===== DOCUMENT SECTION =====
Tusko

Personal information
- Full name: Lajos Schönfeld
- Date of birth: 7 September 1901
- Place of birth: Szeged, Austria-Hungary
- Date of death: 24 June 1925 (aged 23)
- Place of death: Belgrade, Kingdom of Serbs, Croats and Slovenes
- Position: Goalkeeper

Youth career
- Szegedi TC

Senior career*
- Years: Team / Apps / (Gls)
- 1916–1917: Szegedi TC
- 1917–1918: Ferencváros
- 1918–1920: NAK Novi Sad
- 1920–1921: Szegedi TC
- 1921–1922: Vojvodina
- 1922–1925: BSK Belgrade

= Lajos Schönfeld =

Hungarian footballer (1901–1924)

Lajos Schönfeld, commonly known as Tusko (born 7 September 1901 in Szeged – died 25 June 1924 in Belgrade) was a Hungarian football goalkeeper.

He was one of the most influential players of BSK Belgrade in the early 1920s and is specially remembered for his die-hard attitude in the pitch.
=====
• **PROBLEM SET**:
[a] Reproduce everything in the Lajos Schönfeld profile from "Personal information" down to "1925 (aged 23)", keeping every word and mark unchanged.
[b] Extract each line of the records that contains the string "matching", treating uppercase and lowercase letters as distinct.
===== INFORMATION SHOWN =====
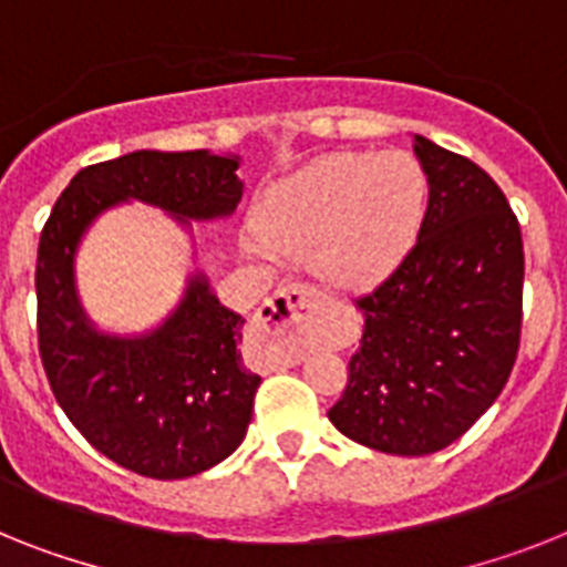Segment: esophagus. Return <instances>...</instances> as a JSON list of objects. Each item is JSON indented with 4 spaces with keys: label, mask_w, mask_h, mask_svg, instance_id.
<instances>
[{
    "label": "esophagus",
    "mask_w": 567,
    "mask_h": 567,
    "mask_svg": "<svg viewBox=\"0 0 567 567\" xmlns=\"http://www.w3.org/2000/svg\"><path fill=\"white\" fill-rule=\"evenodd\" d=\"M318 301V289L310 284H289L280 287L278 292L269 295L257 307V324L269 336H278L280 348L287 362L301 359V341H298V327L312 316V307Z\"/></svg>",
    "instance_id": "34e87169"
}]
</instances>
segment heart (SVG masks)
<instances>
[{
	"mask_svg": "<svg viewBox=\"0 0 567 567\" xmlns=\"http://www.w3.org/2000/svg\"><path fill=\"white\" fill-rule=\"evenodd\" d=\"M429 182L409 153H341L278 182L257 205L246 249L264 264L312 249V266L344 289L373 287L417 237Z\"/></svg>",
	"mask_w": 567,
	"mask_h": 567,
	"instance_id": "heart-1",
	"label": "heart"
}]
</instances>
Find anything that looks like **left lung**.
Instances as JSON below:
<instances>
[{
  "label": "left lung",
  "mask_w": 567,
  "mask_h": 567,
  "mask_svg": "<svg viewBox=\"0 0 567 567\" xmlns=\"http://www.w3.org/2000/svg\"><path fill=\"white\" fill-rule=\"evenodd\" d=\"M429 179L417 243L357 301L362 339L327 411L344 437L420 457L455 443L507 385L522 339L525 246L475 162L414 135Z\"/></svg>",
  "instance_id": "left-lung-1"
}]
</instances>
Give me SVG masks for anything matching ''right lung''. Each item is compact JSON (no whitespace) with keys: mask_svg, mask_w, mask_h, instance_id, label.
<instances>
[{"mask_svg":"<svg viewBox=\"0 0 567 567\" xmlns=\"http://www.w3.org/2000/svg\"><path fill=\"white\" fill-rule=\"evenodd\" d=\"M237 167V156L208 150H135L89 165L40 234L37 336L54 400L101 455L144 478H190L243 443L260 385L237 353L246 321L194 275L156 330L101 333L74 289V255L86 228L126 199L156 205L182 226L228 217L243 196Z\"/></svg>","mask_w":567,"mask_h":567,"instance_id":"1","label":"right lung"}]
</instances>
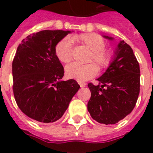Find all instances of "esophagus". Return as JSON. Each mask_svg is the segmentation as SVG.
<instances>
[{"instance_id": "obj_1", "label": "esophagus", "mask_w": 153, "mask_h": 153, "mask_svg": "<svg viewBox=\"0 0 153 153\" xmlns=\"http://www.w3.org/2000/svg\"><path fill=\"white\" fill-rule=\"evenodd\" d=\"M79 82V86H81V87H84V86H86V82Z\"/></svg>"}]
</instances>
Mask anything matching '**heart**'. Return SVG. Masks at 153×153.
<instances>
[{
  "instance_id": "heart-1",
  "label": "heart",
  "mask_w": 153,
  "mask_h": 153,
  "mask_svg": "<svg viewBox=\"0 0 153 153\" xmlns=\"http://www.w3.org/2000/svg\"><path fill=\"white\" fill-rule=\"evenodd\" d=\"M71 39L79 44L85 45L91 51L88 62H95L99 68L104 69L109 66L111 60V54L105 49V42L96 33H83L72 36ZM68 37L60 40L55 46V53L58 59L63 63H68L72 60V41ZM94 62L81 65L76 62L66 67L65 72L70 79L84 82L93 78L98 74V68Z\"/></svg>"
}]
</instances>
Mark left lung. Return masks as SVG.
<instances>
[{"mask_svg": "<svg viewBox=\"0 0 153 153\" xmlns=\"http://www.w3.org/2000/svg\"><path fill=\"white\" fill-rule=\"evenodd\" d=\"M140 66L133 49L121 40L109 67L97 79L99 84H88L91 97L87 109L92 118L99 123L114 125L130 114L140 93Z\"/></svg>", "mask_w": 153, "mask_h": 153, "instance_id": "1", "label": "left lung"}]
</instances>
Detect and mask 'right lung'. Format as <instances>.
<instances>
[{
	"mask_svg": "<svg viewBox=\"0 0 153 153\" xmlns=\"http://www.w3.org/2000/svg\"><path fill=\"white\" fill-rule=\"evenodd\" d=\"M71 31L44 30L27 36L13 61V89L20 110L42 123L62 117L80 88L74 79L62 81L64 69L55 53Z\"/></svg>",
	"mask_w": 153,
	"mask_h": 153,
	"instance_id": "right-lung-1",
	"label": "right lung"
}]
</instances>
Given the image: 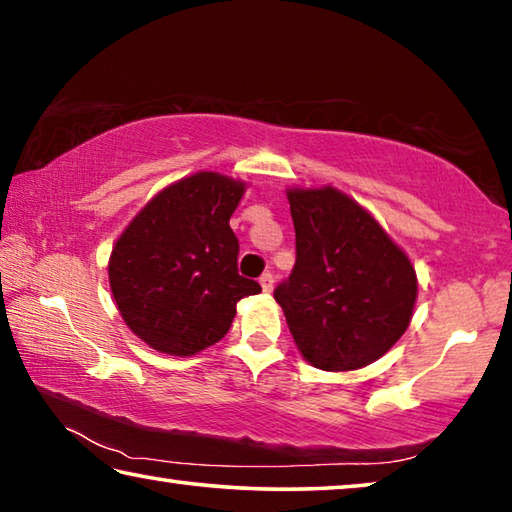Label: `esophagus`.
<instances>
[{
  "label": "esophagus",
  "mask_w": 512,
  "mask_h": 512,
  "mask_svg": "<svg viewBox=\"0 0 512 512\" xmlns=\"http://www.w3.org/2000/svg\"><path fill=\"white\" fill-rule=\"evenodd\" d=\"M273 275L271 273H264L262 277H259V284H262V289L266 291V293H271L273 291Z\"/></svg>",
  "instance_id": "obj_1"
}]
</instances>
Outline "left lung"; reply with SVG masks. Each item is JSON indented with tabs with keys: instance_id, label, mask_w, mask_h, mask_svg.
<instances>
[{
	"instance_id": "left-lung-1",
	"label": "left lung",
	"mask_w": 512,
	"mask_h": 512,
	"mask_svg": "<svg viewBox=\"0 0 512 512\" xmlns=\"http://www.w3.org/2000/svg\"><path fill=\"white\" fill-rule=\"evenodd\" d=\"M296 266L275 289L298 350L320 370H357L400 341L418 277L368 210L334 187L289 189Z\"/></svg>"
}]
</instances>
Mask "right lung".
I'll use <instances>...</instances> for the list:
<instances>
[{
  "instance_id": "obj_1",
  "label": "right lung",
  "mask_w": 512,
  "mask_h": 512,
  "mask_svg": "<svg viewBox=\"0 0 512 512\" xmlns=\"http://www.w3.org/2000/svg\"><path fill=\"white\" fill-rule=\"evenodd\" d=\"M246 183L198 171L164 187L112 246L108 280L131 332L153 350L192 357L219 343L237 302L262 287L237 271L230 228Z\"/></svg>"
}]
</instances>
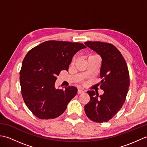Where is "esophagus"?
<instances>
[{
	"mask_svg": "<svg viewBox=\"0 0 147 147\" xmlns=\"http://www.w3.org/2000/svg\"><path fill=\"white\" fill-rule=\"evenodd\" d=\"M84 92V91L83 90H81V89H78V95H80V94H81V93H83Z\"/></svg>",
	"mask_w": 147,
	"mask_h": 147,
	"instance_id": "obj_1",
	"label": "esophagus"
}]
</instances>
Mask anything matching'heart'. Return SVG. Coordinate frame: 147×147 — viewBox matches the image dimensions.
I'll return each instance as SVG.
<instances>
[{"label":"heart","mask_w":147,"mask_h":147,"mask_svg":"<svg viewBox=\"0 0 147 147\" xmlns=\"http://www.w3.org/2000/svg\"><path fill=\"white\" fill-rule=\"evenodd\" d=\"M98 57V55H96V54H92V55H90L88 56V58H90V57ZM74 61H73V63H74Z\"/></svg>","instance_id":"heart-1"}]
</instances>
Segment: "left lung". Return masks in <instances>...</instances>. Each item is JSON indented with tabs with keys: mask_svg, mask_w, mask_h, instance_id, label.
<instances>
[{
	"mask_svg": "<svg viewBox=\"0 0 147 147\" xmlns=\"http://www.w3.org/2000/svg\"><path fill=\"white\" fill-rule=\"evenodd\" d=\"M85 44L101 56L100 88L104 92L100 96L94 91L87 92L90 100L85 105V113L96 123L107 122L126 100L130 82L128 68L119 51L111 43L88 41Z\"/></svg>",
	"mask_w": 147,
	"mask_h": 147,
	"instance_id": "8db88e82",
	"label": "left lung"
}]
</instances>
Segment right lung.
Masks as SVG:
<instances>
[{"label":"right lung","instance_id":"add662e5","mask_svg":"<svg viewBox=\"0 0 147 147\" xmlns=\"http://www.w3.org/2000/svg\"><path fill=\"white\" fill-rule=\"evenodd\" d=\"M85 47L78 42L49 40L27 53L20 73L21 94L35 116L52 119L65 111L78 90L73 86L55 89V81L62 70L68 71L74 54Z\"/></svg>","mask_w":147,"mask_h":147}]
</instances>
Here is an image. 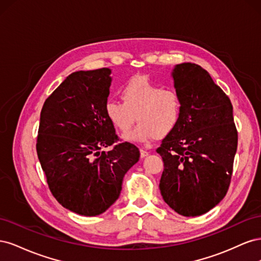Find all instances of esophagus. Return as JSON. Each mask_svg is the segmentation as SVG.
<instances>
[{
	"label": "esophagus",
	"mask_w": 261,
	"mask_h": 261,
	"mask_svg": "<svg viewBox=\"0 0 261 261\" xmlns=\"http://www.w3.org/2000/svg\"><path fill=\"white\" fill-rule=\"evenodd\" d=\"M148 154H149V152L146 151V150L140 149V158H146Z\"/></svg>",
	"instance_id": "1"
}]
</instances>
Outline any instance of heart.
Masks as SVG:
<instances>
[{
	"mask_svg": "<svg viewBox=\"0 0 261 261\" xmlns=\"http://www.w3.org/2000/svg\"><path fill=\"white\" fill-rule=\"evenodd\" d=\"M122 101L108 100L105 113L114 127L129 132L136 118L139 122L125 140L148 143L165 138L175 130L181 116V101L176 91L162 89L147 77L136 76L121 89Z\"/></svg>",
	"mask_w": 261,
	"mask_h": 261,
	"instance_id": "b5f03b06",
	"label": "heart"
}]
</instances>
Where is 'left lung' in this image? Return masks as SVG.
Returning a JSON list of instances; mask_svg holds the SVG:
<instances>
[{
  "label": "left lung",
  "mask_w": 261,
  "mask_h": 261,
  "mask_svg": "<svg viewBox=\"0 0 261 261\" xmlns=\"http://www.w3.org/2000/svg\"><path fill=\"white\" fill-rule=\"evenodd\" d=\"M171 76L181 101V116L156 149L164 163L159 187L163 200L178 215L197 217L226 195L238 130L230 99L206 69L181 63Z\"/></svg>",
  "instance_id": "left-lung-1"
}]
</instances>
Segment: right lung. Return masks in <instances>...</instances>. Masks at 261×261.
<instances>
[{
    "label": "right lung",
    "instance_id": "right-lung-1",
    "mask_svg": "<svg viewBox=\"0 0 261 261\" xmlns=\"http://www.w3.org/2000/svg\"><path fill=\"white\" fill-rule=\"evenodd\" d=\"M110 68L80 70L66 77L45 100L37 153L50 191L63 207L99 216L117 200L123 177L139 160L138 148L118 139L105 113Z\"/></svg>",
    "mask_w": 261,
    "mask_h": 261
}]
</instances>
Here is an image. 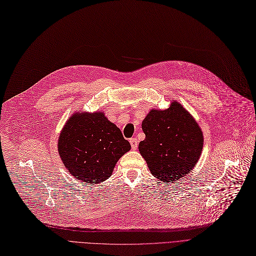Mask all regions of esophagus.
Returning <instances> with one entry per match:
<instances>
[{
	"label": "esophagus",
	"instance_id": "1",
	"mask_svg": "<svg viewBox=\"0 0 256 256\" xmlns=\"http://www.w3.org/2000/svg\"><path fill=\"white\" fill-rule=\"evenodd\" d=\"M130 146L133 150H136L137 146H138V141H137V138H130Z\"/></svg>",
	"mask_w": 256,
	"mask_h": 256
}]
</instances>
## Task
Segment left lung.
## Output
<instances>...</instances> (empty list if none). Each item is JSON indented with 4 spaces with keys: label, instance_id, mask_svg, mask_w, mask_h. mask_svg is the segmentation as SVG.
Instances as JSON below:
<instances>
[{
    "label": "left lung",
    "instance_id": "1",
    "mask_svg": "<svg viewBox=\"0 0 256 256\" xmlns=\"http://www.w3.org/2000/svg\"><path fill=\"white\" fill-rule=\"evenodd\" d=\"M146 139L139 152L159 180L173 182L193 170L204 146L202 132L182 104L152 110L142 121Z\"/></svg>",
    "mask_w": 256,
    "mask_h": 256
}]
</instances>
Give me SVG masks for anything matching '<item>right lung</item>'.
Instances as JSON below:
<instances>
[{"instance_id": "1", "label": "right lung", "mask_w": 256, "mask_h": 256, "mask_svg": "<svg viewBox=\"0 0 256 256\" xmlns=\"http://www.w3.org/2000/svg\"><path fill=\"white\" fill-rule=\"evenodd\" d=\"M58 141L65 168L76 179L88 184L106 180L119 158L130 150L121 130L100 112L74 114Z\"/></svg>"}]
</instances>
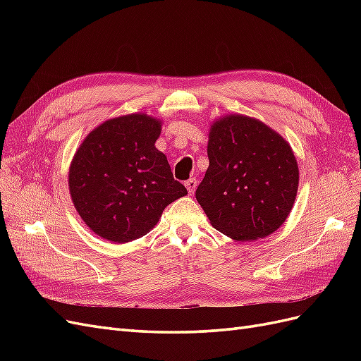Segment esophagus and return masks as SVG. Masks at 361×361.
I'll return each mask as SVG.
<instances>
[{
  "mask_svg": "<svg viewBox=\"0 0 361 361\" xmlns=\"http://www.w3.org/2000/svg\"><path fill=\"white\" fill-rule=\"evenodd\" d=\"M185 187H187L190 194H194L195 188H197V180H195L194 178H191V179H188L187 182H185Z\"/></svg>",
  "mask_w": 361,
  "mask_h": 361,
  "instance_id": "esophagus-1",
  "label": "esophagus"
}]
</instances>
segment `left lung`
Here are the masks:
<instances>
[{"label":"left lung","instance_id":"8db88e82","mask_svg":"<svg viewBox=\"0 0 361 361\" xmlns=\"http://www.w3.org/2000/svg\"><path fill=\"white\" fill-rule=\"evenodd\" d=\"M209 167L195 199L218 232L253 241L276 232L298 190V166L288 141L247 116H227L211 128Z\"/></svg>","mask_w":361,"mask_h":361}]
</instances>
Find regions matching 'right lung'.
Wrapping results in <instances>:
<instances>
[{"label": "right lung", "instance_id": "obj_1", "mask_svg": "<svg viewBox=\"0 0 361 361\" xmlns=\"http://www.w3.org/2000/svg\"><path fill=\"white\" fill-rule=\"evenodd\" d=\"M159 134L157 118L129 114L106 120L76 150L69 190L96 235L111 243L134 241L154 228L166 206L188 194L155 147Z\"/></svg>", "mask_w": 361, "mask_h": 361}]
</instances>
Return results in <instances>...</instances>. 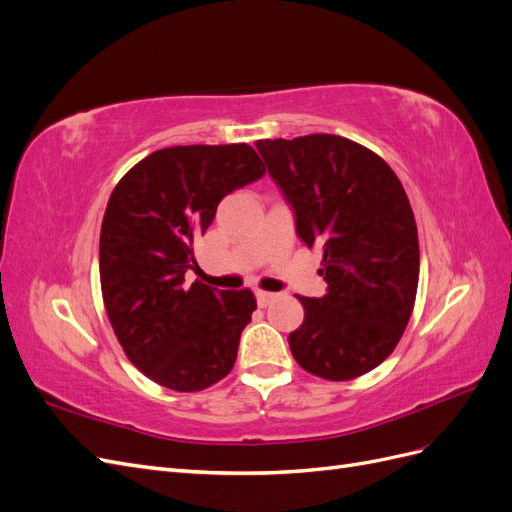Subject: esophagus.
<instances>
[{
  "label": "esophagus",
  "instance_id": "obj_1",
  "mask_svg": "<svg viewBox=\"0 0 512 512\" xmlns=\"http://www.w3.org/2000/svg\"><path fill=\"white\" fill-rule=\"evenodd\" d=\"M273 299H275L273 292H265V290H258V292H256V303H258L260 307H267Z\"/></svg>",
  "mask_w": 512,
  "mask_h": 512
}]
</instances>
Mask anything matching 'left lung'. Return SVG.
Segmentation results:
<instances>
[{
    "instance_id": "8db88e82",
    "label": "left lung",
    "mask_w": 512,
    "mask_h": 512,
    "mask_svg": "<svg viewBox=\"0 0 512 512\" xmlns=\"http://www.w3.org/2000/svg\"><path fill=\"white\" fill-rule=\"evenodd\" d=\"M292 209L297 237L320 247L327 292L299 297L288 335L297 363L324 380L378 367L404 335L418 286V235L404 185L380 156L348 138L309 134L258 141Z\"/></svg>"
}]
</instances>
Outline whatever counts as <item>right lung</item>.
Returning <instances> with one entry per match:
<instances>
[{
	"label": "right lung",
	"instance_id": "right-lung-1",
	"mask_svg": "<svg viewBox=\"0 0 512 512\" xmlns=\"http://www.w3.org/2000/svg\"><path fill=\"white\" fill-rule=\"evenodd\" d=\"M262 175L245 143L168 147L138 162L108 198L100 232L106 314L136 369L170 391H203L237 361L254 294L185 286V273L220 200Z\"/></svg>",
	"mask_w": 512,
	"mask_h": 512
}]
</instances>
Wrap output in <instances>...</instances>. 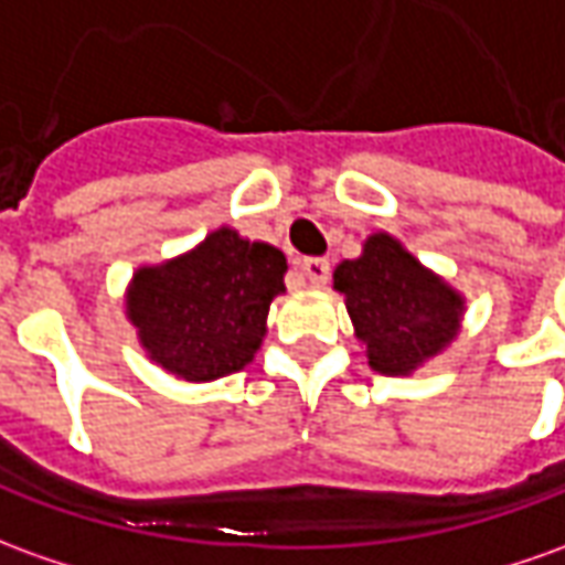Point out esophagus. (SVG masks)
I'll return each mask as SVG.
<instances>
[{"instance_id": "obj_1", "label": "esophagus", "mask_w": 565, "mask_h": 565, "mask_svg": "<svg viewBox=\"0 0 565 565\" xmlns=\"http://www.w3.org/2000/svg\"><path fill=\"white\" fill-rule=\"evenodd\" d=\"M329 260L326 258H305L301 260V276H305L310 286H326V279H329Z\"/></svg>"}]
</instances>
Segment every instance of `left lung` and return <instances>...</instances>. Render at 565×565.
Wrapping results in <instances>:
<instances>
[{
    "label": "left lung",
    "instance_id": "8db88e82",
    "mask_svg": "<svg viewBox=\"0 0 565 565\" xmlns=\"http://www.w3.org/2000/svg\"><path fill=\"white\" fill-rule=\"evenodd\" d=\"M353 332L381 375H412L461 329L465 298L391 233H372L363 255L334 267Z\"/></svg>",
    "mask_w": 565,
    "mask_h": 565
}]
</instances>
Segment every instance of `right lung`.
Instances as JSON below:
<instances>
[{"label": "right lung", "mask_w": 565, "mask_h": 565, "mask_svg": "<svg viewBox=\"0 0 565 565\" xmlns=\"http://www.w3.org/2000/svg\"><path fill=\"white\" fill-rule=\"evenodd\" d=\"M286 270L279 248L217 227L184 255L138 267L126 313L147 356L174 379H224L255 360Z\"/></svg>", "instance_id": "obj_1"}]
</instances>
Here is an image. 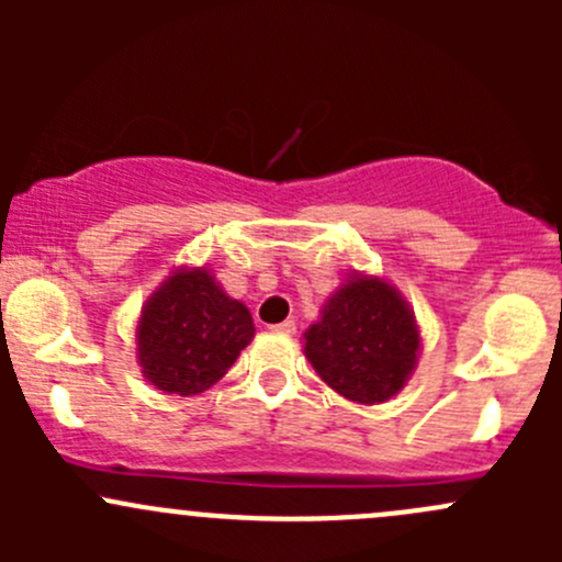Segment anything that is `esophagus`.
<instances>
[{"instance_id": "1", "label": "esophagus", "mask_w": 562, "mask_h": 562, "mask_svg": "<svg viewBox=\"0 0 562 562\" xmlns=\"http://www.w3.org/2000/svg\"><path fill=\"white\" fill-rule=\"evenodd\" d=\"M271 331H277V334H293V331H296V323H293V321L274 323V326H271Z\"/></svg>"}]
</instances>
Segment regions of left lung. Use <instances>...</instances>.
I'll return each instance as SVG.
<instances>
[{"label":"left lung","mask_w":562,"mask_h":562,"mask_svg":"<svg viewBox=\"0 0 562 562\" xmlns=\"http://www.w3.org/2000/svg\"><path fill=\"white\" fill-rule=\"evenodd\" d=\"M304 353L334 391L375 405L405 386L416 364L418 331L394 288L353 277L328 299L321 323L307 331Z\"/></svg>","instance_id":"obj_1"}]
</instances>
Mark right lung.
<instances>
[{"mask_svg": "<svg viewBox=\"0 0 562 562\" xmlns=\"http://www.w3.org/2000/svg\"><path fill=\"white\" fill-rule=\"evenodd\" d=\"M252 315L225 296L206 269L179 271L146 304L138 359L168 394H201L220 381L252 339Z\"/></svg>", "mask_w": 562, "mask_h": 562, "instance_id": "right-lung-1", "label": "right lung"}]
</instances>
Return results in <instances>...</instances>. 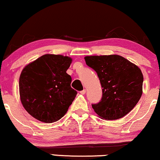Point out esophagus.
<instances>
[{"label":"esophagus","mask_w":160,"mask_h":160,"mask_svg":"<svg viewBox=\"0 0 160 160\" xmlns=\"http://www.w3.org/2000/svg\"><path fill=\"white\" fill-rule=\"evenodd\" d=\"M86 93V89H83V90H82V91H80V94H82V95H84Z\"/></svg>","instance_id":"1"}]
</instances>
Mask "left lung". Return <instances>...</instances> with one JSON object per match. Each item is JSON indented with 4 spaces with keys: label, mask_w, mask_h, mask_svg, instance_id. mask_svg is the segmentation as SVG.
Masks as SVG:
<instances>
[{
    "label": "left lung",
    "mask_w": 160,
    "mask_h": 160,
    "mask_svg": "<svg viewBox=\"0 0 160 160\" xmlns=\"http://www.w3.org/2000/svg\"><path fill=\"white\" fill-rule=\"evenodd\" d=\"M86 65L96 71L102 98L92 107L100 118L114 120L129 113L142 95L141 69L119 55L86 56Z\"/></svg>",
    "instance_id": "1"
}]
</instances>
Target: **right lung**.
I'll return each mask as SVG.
=====
• **RESULTS OF THE EXERCISE**:
[a]
Personal information
- Full name: Lajos Schönfeld
- Date of birth: 7 September 1901
- Place of birth: Szeged, Austria-Hungary
- Date of death: 24 June 1925 (aged 23)

[b]
Give me SVG masks for anything matching ''right lung''. Each item is compact JSON (no whitespace) with keys: mask_svg, mask_w, mask_h, instance_id, label.
Mask anything matching '**heart**'. Return SVG. Masks at 153×153.
Mask anything matching'heart'. Return SVG. Coordinate frame: 147×147 — viewBox matches the image dimensions.
Give me SVG masks for anything matching '<item>right lung</item>'.
Find regions matching 'right lung'.
Mask anything matching 'left lung'. Return SVG.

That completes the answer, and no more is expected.